Pot roast pork
Pot roast pork
Ingredients
For the pork
- 1.2kg pork shoulder
- 1 tbsp olive oil
- 2 red onions, roughly chopped
- 4 carrots, roughly chopped
- 2 sticks of celery, roughly chopped
- 3 garlic cloves, crushed
- 2 sprigs of rosemary
- 2 sprigs of thyme
- 500ml chicken stock
- 250ml dry cider
- 1 tbsp red wine vinegar
To serve
- Mash or roast potatoes, for serving
- Seasonal greens, for serving
Instructions
- 1
Heat the olive oil in a large, heavy-based pot over a medium-high heat. Season the pork shoulder generously with salt and pepper, then brown on all sides until golden.
- 2
Remove the pork from the pot and set aside. Add the red onions, carrots and celery to the pot and cook for 5-7 minutes, or until softened.
7 min - 3
Add the garlic, rosemary and thyme to the pot and cook for 1 minute more.
1 min - 4
Pour in the chicken stock, cider and red wine vinegar, then bring to a boil.

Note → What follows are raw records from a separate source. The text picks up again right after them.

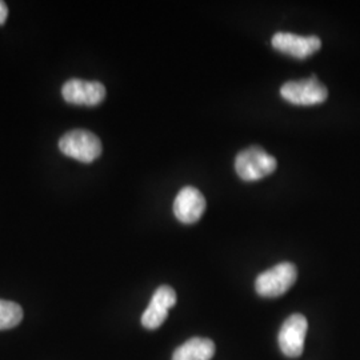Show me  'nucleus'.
Returning <instances> with one entry per match:
<instances>
[{"label":"nucleus","mask_w":360,"mask_h":360,"mask_svg":"<svg viewBox=\"0 0 360 360\" xmlns=\"http://www.w3.org/2000/svg\"><path fill=\"white\" fill-rule=\"evenodd\" d=\"M276 167V159L257 146L245 148L235 158V171L245 181L263 179L271 175Z\"/></svg>","instance_id":"1"},{"label":"nucleus","mask_w":360,"mask_h":360,"mask_svg":"<svg viewBox=\"0 0 360 360\" xmlns=\"http://www.w3.org/2000/svg\"><path fill=\"white\" fill-rule=\"evenodd\" d=\"M59 150L65 156L82 163H92L102 154V142L90 131L75 129L60 138Z\"/></svg>","instance_id":"2"},{"label":"nucleus","mask_w":360,"mask_h":360,"mask_svg":"<svg viewBox=\"0 0 360 360\" xmlns=\"http://www.w3.org/2000/svg\"><path fill=\"white\" fill-rule=\"evenodd\" d=\"M296 279L295 266L290 262H283L262 272L255 281V290L263 297H278L284 295L294 285Z\"/></svg>","instance_id":"3"},{"label":"nucleus","mask_w":360,"mask_h":360,"mask_svg":"<svg viewBox=\"0 0 360 360\" xmlns=\"http://www.w3.org/2000/svg\"><path fill=\"white\" fill-rule=\"evenodd\" d=\"M281 95L288 103L314 105L323 103L328 98V90L318 80V77H312L284 83L281 89Z\"/></svg>","instance_id":"4"},{"label":"nucleus","mask_w":360,"mask_h":360,"mask_svg":"<svg viewBox=\"0 0 360 360\" xmlns=\"http://www.w3.org/2000/svg\"><path fill=\"white\" fill-rule=\"evenodd\" d=\"M307 331L309 322L300 314H294L284 321L278 335V343L284 356L299 358L303 354Z\"/></svg>","instance_id":"5"},{"label":"nucleus","mask_w":360,"mask_h":360,"mask_svg":"<svg viewBox=\"0 0 360 360\" xmlns=\"http://www.w3.org/2000/svg\"><path fill=\"white\" fill-rule=\"evenodd\" d=\"M62 95L67 103L94 107L103 102L107 92L105 87L99 82L70 79L62 89Z\"/></svg>","instance_id":"6"},{"label":"nucleus","mask_w":360,"mask_h":360,"mask_svg":"<svg viewBox=\"0 0 360 360\" xmlns=\"http://www.w3.org/2000/svg\"><path fill=\"white\" fill-rule=\"evenodd\" d=\"M176 304V292L169 285H160L143 312L142 324L147 330L159 328L167 319L168 311Z\"/></svg>","instance_id":"7"},{"label":"nucleus","mask_w":360,"mask_h":360,"mask_svg":"<svg viewBox=\"0 0 360 360\" xmlns=\"http://www.w3.org/2000/svg\"><path fill=\"white\" fill-rule=\"evenodd\" d=\"M271 44L276 51L294 56L296 59L309 58L322 47V41L318 37H300L290 32L275 34Z\"/></svg>","instance_id":"8"},{"label":"nucleus","mask_w":360,"mask_h":360,"mask_svg":"<svg viewBox=\"0 0 360 360\" xmlns=\"http://www.w3.org/2000/svg\"><path fill=\"white\" fill-rule=\"evenodd\" d=\"M206 198L198 188L187 186L180 190L174 202V214L180 223H196L206 211Z\"/></svg>","instance_id":"9"},{"label":"nucleus","mask_w":360,"mask_h":360,"mask_svg":"<svg viewBox=\"0 0 360 360\" xmlns=\"http://www.w3.org/2000/svg\"><path fill=\"white\" fill-rule=\"evenodd\" d=\"M215 355V345L207 338H191L175 349L172 360H211Z\"/></svg>","instance_id":"10"},{"label":"nucleus","mask_w":360,"mask_h":360,"mask_svg":"<svg viewBox=\"0 0 360 360\" xmlns=\"http://www.w3.org/2000/svg\"><path fill=\"white\" fill-rule=\"evenodd\" d=\"M23 321V309L8 300H0V331L16 327Z\"/></svg>","instance_id":"11"},{"label":"nucleus","mask_w":360,"mask_h":360,"mask_svg":"<svg viewBox=\"0 0 360 360\" xmlns=\"http://www.w3.org/2000/svg\"><path fill=\"white\" fill-rule=\"evenodd\" d=\"M7 16H8V8H7L6 3L0 0V26L6 23V20H7Z\"/></svg>","instance_id":"12"}]
</instances>
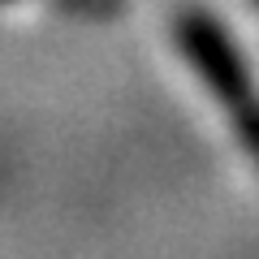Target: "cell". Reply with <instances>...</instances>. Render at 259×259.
Instances as JSON below:
<instances>
[{"label":"cell","instance_id":"obj_1","mask_svg":"<svg viewBox=\"0 0 259 259\" xmlns=\"http://www.w3.org/2000/svg\"><path fill=\"white\" fill-rule=\"evenodd\" d=\"M177 39H182V52L186 61L199 69L212 95L225 104L238 139L246 143V151L255 156L259 164V95H255V82H250L246 65H242L238 48L229 44V35L221 30V22L207 18V13H186L177 22Z\"/></svg>","mask_w":259,"mask_h":259}]
</instances>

Return the pork to the pot, ensuring it's mostly submerged in the liquid.
- 5
Cover the pot and transfer to a preheated oven at 160°C/gas mark 3. Cook for 3-4 hours, or until the pork is meltingly tender.
210 min - 6
Remove the pork from the pot and shred with two forks. Return the shredded pork to the pot and stir to coat in the sauce.
- 7
Serve with mash or roast potatoes and seasonal greens.